La fortune venait de nous placer sur la piste d’un autre des embaumés des frères Patterson, et les deux événements – le vol de la momie du Wiltshire et la tentative de violation de sépulture à Kensal Green – ayant eu lieu à quelques jours d’intervalle, cela ne pouvait être le résultat d’une simple coïncidence. Mieux, le motif pour lequel le repos du cadavre de Bolton avait manqué d’être troublé était peut-être le même que celui qui avait présidé à la disparition du corps de Flaxman. Quel était-il, ce motif ? Pour tenter de le savoir, il s’agissait de rendre visite au plus vite à la tombe de Marcus Bolton et de vérifier si la plaque en pierre qui avait été déplacée durant la nuit du 30 avril au 1er mai pouvait encore nous fournir des indices.

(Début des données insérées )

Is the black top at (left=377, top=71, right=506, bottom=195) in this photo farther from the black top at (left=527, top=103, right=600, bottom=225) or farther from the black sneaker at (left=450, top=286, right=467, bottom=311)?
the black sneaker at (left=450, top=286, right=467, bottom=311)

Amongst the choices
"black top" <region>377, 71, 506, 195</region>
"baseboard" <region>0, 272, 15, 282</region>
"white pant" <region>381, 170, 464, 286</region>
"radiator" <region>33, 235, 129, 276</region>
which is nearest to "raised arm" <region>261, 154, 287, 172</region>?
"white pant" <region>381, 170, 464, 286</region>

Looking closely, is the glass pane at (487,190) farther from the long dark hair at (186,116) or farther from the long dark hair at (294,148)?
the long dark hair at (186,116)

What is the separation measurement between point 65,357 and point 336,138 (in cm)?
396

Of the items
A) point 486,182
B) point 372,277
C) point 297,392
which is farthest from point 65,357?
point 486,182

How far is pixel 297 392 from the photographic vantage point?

Tous les cimetières de la ville avaient fermé leurs grilles à cette heure. D’un autre côté, vu notre état d’agitation, il n’était pas concevable de repousser notre inspection au lendemain. Sans hésiter, nous avions donc arrêté de nous y introduire en tapinois. Si la tâche exigeait que la soirée fût plus avancée, elle nécessitait aussi de se pourvoir de vêtements plus adéquats et de quelques outils. Au sortir du pub, nous fîmes donc un crochet par Montague Street.

Dans le registre en cuir rapporté de Swindon, je pris note des succinctes indications concernant l’adresse de la sépulture. La mémoire de mon acolyte ne l’avait pas abusé : le nom de Marcus Bolton y figurait bel et bien, en face de la date du 2 octobre 1936 – à laquelle Archibald et Nathaniel avaient sans aucun doute procédé à l’embaumement du corps – et accompagné des mentions suivantes : « Kensal Green, Londres-Ouest, tombe n° 41652, carré n° 75, rangée n° 1. »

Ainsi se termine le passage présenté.